Now, I want you to imagine that the woman in that scene is your child. I want you to think about how you would feel if the woman being handed a towel to wipe off the semen of six men were your child, someone you had raised and loved and cared for. How does that feel? Then imagine that woman is the child of your best friend, or of your neighbor, or of someone you work with. Then imagine that women is the child of someone you have never met and never will meet. Imagine that woman is just a person, one of us, with hopes and dreams and desires of her own. Forget about whether or not she is your child. She is a person; she is one of us. Imagine that you are the one handing her the towel. Look into her eyes. We need to dare to look into her eyes and try to understand what she might be feeling. You can’t know for sure what she is feeling. But try to imagine how you would feel if it were you.We are constantly told pornography is about fantasies. Those scenes I just described are not fantasy. They are real. They happened. They happened to those women. Those women are not a fantasy. They are people. They are just like us.

And after those scenes were put on videotape, the films were sold and rented to thousands of men who took it home, put it into VCRs or DVD players, and masturbated to orgasm.

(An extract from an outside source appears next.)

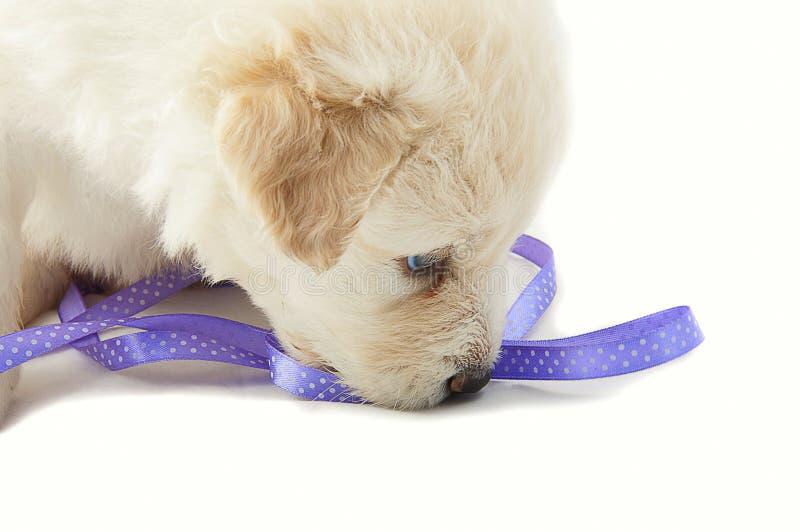 White muzzle puppy dog closeup stock photo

That also is real. Men fantasize when they masturbate, but the men who are masturbating are not a fantasy. Thousands of men have climaxed to the recording of those women being aggressively ‘throat fucked.’ Those orgasms happened in the real world. Those men’s sexual pleasure was being conditioned to images of women being aggressively ‘throat fucked,’ in the real world. Those specific women and those specific men are part of the world we live in. And that idea of what a woman is, and that idea of what’s men’s sexuality is—those ideas are also part of the world we live in. None of it is a fantasy. All of it is as real as we are.

So, I want to pose a simple question: What do we owe those women? What do we owe Dynamite? What is our responsibility to her, to her hopes and dreams and Choices, hers and ours?

At this point, some will think: ‘Whatever you or I may think of those activities, she chose to do that. She’s an adult. Who are we to condemn her choice?’ I agree; we shouldn’t condemn her choice, and we shouldn’t condemn her. We should empathize with her. And we should think not just about her choice abut about the choices of the men who pay for the tape and create the demand for aggressive ‘throat fucking.’ From research and the testimony of women who have been prostituted and used in pornography, we know that childhood sexual assault (which often leads victims to see their value in the world primarily as the ability to provide sexual pleasure for men) and economic hardship (a lack of meaningful employment choices at a livable wage) are key factors in many women’s decisions to enter the sex industry. We know how women in the sex industry—not all, but many—routinely dissociate to cope with what they do. We know that in one study of 130 street prostitutes, 68 percent met the diagnostic criteria for post-traumatic stress disorder. We know that any meaningful discussion of choice can’t be restricted to the single moment when a woman decides to allow herself to be sold sexually, but must include all the background conditions that affect not only the objective choices she faces but her subjective assessment of those choices. What matters is not just what is available but how she perceives herself in relation to what is available. We know that in anyone’s life, completely free choices are rare, that every choice is made under some mix of constraint and opportunity.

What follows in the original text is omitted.